**Task to carry out**
Reproduce the archery form thread below word for word, in full.

**Document**
Finally, shorten your release. Your finger should be on the trigger between the 1st and 2nd knuckle, and your finger is just barely touching it.
At my local shop, that is most people's problems: they have a long release. Because of where the trigger finger is, people tend to push the trigger down, as apposed to pulling it back. That causes the bow to rise and give a weak shot. 

I really hope this helps. Good shooting to all of you!


----------



## kegan (Aug 28, 2006)

ztc92 said:


> +1 The deer probably won't care if my anchor point is a little off or my back elbow a little low.....


With a compound I have no clue, but barebow with traditional equipment good form means the difference between a miss at 20 yards or a clean, ethical kill at 40.

But the again, I don't shoot compounds.


----------



## Jared Les (Jun 22, 2008)

master hunter said:


> heres mine


Do you have a pic of you from the side? Looks like near perfect form to me and I would like to study it.


----------



## BIGBC (Jan 29, 2007)

kegan said:


> With a compound I have no clue, but barebow with traditional equipment good form means the difference between a miss at 20 yards or a clean, ethical kill at 40.
> 
> But the again, I don't shoot compounds.


Good form = better shooting = less mistakes = more kills :darkbeer:


----------



## Evinrude (May 31, 2007)

**Stored data**
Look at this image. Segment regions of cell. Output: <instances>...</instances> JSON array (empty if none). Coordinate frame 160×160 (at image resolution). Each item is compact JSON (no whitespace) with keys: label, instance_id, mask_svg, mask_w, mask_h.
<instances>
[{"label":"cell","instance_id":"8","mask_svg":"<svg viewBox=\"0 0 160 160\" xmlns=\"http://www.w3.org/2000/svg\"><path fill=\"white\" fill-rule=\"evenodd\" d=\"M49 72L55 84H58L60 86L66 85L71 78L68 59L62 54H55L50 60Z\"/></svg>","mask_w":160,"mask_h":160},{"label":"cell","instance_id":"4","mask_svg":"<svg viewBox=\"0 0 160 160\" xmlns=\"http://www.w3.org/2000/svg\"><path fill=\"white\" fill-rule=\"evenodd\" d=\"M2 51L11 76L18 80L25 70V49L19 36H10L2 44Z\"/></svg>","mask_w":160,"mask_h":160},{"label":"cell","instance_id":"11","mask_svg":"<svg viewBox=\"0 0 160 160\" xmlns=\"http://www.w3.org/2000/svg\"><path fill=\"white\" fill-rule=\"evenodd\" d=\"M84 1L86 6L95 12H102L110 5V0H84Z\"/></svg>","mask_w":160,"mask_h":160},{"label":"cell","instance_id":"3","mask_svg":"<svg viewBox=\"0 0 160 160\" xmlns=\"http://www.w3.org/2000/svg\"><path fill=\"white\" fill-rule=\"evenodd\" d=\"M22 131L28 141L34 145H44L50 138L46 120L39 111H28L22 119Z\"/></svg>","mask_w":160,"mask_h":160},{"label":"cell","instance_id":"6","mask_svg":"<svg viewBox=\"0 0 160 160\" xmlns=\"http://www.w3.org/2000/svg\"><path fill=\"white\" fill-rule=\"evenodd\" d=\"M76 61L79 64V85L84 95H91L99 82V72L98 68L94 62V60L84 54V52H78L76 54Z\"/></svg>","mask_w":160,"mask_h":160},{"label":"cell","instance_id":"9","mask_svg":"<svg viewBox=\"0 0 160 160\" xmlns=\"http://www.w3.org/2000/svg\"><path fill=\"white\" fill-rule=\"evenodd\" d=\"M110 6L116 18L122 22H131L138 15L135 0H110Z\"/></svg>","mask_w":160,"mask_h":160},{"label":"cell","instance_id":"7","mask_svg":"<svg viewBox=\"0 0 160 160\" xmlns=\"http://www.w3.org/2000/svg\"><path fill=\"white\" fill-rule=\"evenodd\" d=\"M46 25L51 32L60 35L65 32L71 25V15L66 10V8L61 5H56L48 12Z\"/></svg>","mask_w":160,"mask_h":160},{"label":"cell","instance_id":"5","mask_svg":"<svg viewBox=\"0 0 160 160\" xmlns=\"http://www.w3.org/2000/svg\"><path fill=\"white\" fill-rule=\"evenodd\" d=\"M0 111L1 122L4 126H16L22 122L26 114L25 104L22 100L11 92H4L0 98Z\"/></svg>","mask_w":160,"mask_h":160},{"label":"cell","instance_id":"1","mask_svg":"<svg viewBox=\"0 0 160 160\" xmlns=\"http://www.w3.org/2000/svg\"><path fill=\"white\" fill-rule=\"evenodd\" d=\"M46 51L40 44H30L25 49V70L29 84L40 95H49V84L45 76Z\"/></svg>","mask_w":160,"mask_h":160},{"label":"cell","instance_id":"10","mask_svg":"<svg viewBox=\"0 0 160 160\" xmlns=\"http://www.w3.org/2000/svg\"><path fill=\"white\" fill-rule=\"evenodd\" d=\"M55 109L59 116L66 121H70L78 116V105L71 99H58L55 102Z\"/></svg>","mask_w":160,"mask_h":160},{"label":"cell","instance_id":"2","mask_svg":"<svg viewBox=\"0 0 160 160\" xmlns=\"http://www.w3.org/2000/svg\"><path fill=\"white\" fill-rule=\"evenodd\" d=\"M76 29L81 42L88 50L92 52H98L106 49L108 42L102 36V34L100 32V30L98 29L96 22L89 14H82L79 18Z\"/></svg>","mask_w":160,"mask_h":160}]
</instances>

**Result of this task**
Finally, shorten your release. Your finger should be on the trigger between the 1st and 2nd knuckle, and your finger is just barely touching it.
At my local shop, that is most people's problems: they have a long release. Because of where the trigger finger is, people tend to push the trigger down, as apposed to pulling it back. That causes the bow to rise and give a weak shot. 

I really hope this helps. Good shooting to all of you!


----------



## kegan (Aug 28, 2006)

ztc92 said:


> +1 The deer probably won't care if my anchor point is a little off or my back elbow a little low.....


With a compound I have no clue, but barebow with traditional equipment good form means the difference between a miss at 20 yards or a clean, ethical kill at 40.

But the again, I don't shoot compounds.


----------



## Jared Les (Jun 22, 2008)

master hunter said:


> heres mine


Do you have a pic of you from the side? Looks like near perfect form to me and I would like to study it.


----------



## BIGBC (Jan 29, 2007)

kegan said:


> With a compound I have no clue, but barebow with traditional equipment good form means the difference between a miss at 20 yards or a clean, ethical kill at 40.
> 
> But the again, I don't shoot compounds.


Good form = better shooting = less mistakes = more kills :darkbeer:


----------



## Evinrude (May 31, 2007)